ABB has signed a definitive agreement to divest its Mechanical Power Transmission division (Dodge) to RBC Bearings Incorporated for $2.9 billion in cash.
The transaction will create a leading manufacturer of highly engineered, performance-critical bearings and motion control components serving the aerospace, defence and industrial markets.
For more than 140 years, the Dodge business has been a leader in the design, production, and marketing of mounted bearings, enclosed gearing and power transmission components. It offers one of the broadest portfolios of mechanical power transmission products in the market, selling to industries including surface mining. It has roughly 1,500 employees worldwide and achieved revenues of approximately $600 million for the last 12 months ending June 30, 2021.
It produces at six manufacturing sites – five in the US and one in China – and its headquarters is located in Greenville, South Carolina.
“We are delighted that Dodge has found an excellent new home with RBC Bearings, where it can continue its exciting growth story,” ABB CEO, Björn Rosengren, said. “This transaction further strengthens ABB’s balance sheet. In line with our capital allocation priorities, we plan to first use the proceeds from the transaction to fund organic growth, pay a rising sustainable dividend per share and make value-creating acquisitions. Furthermore, we will give an update on our plans for the Turbocharging exit and possible listing of our E-Mobility division in due course.”

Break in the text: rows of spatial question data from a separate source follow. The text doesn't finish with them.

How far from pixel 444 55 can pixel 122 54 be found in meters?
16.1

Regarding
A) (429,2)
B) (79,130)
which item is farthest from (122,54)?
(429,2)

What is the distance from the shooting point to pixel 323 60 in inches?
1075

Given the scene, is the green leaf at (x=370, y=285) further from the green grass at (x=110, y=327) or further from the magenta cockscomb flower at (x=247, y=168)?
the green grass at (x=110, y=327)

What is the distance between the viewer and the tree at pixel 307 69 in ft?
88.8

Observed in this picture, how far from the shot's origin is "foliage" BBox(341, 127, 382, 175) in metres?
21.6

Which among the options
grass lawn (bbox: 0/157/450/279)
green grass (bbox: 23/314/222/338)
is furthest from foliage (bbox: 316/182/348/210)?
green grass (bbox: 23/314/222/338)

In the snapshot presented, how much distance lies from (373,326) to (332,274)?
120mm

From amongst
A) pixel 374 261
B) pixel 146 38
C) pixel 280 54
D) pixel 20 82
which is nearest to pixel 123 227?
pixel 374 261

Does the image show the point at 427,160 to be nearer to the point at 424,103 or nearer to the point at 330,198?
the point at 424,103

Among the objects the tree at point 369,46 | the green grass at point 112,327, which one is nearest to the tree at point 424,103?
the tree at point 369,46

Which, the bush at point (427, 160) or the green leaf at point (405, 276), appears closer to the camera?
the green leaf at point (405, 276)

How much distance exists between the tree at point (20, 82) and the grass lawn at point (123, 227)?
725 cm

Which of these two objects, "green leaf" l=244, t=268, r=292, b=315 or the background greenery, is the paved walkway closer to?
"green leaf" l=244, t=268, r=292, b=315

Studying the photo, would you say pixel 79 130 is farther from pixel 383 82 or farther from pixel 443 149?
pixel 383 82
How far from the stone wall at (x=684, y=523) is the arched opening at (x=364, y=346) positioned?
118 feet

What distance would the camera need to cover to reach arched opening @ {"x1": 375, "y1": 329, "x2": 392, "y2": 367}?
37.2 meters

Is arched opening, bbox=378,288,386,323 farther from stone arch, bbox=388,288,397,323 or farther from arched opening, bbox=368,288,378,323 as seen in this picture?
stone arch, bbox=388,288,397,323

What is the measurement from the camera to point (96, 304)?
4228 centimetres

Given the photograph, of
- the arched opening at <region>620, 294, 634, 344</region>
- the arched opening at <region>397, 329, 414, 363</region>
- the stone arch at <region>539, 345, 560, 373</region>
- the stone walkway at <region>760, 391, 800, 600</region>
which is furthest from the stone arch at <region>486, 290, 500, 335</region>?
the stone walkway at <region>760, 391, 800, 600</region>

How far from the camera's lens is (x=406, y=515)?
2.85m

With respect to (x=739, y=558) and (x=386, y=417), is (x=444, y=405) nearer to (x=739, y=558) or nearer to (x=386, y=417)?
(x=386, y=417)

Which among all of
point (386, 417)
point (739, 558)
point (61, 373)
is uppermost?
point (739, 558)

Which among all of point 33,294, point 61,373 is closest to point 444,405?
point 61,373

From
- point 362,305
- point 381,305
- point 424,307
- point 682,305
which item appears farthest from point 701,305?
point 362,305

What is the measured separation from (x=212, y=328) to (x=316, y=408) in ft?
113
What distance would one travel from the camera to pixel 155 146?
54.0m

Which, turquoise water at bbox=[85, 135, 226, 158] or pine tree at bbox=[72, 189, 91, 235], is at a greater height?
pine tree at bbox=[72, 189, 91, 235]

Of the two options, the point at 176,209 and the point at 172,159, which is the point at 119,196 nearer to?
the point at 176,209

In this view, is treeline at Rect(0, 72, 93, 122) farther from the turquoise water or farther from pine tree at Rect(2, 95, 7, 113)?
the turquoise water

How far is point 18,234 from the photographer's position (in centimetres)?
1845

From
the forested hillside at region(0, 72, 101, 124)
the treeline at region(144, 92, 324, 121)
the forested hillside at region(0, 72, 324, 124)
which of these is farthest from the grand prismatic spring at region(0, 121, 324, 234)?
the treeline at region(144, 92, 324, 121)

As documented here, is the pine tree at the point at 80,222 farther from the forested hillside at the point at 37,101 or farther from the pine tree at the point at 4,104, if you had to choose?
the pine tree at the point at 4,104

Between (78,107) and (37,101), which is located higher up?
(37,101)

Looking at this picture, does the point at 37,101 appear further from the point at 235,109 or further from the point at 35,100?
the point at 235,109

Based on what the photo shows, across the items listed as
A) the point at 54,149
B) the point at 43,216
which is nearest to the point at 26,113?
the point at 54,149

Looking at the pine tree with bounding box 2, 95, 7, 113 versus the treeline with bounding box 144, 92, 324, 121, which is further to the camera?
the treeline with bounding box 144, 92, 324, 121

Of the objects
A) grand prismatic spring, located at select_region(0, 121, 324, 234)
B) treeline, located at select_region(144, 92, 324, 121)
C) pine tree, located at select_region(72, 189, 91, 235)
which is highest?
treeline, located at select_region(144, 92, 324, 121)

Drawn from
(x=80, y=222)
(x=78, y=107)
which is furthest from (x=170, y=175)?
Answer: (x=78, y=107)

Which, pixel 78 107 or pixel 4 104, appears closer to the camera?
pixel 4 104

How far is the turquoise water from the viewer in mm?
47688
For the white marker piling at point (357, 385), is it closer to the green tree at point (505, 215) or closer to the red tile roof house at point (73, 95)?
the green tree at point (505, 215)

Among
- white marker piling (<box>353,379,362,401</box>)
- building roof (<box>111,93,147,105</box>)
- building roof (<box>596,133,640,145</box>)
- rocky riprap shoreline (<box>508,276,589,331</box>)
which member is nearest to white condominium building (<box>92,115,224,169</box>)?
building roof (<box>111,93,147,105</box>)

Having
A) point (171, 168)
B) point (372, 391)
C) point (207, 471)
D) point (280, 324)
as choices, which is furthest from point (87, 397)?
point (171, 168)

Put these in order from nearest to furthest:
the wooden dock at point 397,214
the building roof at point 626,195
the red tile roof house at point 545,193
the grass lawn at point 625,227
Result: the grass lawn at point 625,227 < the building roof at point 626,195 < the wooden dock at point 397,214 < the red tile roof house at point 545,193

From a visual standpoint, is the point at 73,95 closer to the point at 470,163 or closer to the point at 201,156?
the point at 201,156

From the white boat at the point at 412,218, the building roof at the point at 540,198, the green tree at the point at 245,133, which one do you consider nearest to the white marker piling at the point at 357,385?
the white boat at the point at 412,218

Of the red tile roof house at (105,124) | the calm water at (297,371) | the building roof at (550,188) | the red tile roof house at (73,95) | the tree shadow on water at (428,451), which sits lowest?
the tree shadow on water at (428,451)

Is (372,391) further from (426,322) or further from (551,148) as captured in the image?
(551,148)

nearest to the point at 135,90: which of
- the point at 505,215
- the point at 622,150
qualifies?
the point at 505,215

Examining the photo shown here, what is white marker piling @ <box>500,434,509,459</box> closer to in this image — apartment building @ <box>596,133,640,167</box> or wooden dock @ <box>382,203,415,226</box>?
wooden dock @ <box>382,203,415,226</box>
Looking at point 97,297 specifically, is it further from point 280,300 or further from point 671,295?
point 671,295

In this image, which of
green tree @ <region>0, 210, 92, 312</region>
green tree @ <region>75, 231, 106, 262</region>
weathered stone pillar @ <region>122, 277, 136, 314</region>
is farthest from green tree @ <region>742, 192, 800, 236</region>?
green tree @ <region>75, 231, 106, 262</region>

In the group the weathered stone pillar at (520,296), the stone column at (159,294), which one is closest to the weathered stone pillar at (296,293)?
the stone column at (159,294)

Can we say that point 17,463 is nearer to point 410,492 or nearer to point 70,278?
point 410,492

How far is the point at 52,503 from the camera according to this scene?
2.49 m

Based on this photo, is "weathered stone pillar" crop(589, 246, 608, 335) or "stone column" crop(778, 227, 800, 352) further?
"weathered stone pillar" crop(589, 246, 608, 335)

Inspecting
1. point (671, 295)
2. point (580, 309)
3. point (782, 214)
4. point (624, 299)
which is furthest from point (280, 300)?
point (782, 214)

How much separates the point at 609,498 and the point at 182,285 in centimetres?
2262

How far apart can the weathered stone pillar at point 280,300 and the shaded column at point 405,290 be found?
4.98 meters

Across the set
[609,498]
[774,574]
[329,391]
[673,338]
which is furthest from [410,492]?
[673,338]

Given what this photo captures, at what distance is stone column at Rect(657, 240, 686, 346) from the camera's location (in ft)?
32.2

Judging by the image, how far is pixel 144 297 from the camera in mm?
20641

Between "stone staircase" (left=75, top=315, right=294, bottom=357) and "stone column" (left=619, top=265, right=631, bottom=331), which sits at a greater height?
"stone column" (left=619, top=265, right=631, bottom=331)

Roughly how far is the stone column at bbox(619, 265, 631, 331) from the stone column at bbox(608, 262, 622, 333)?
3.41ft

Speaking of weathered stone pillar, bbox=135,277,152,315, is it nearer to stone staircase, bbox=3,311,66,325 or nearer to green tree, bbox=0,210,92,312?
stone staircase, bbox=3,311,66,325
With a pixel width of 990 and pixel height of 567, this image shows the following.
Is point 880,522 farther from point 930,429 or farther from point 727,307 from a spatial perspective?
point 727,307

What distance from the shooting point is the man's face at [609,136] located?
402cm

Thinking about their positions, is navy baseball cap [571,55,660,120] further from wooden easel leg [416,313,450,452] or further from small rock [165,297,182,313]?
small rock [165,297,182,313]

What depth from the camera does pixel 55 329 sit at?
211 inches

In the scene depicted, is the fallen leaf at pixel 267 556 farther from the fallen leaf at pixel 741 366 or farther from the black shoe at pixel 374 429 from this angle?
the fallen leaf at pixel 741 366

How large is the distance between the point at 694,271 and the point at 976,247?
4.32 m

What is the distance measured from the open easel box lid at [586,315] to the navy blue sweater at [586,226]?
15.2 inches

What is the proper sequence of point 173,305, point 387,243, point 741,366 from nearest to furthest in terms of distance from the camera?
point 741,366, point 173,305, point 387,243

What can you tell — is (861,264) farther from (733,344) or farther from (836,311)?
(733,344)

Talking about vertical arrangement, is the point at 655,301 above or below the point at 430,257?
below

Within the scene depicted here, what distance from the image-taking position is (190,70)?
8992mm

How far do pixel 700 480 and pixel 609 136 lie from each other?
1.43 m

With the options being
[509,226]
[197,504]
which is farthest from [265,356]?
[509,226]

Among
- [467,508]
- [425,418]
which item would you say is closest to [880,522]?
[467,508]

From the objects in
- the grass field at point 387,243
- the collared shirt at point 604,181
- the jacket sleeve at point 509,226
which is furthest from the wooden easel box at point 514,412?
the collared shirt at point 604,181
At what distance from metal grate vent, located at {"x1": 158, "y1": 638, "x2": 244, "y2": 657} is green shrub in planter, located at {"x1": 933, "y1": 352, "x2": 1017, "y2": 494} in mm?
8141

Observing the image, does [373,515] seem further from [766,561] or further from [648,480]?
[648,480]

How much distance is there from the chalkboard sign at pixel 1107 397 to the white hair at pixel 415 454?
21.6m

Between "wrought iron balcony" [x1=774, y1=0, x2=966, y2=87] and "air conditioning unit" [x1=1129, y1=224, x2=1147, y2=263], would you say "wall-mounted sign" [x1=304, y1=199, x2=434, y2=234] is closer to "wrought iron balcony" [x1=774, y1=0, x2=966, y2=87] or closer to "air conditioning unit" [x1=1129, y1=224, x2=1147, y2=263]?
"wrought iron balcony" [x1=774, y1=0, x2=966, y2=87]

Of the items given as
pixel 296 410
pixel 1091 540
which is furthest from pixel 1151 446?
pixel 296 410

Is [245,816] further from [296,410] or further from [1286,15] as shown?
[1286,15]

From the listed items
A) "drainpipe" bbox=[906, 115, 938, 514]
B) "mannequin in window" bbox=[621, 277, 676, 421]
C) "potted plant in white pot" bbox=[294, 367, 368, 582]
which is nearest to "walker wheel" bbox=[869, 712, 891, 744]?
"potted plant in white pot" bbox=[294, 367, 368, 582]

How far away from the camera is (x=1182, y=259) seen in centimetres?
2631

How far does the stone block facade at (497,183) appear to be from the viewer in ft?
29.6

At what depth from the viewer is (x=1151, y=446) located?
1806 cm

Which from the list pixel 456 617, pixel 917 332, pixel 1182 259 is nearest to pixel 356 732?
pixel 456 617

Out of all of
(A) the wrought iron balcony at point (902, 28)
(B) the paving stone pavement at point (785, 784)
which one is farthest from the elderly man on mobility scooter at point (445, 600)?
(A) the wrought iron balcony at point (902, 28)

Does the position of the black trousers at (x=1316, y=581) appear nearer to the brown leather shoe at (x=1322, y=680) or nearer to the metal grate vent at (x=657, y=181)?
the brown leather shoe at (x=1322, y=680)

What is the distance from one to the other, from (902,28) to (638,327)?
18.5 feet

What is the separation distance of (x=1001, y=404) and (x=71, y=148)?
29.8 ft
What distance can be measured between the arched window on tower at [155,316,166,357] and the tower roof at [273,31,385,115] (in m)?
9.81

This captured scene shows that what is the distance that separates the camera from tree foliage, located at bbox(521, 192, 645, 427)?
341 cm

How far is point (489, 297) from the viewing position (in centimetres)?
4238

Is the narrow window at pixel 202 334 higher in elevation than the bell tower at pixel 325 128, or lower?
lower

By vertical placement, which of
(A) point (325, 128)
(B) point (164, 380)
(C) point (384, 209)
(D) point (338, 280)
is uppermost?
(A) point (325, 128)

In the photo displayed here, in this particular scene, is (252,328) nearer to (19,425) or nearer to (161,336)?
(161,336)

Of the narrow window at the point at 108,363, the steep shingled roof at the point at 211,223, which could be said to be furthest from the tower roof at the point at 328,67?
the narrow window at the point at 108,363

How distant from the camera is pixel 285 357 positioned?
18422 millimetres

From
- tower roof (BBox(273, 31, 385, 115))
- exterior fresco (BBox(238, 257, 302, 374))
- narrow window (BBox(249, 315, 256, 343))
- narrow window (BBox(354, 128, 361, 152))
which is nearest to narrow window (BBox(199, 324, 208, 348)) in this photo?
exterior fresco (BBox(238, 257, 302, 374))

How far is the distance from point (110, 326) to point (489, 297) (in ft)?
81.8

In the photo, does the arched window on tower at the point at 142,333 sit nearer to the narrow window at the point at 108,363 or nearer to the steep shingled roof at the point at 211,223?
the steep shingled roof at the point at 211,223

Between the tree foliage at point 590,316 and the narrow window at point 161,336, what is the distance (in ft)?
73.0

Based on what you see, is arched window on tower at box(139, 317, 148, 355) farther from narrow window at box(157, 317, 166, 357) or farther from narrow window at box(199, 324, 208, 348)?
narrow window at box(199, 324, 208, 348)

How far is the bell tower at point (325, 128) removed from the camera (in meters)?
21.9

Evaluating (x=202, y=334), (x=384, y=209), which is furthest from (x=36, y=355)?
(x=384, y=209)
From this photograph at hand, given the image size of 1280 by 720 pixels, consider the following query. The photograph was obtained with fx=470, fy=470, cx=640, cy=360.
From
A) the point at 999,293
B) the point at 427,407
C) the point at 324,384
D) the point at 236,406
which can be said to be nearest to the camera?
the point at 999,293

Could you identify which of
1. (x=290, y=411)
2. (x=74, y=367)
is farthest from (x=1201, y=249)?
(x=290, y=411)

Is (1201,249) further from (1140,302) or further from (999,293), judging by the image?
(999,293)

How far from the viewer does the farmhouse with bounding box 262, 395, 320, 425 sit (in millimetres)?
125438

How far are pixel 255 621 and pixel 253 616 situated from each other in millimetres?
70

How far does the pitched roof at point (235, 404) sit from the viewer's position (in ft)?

RBC Bearings Chairman, President and Chief Executive Officer, Dr Michael J Hartnett, said: “The combination will enhance RBC Bearings’ capabilities, footprint, and customer access while increasing our exposure to Dodge’s attractive end markets. Our businesses are highly complementary, with Dodge bringing new offerings, new end markets, and more scale to the combined organisation. The combined company will have an attractive position in the aerospace, defence and industrial markets with a diversified client base and expansive geographic footprint.”
The transaction is expected to be completed by the end of the year 2021, subject to customary closing conditions, including regulatory review.